Task data:
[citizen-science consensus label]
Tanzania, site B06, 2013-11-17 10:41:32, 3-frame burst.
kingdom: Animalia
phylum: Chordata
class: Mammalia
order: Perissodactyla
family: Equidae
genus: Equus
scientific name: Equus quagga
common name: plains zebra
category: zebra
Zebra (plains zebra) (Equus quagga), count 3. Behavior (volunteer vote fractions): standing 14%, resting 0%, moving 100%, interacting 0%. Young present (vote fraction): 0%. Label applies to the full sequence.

Problem details: Set every record down word for word, omitting none.

Solution:
[citizen-science consensus label]
Tanzania, site B06, 2013-11-17 10:41:32, 3-frame burst.
kingdom: Animalia
phylum: Chordata
class: Mammalia
order: Perissodactyla
family: Equidae
genus: Equus
scientific name: Equus quagga
common name: plains zebra
category: zebra
Zebra (plains zebra) (Equus quagga), count 3. Behavior (volunteer vote fractions): standing 14%, resting 0%, moving 100%, interacting 0%. Young present (vote fraction): 0%. Label applies to the full sequence.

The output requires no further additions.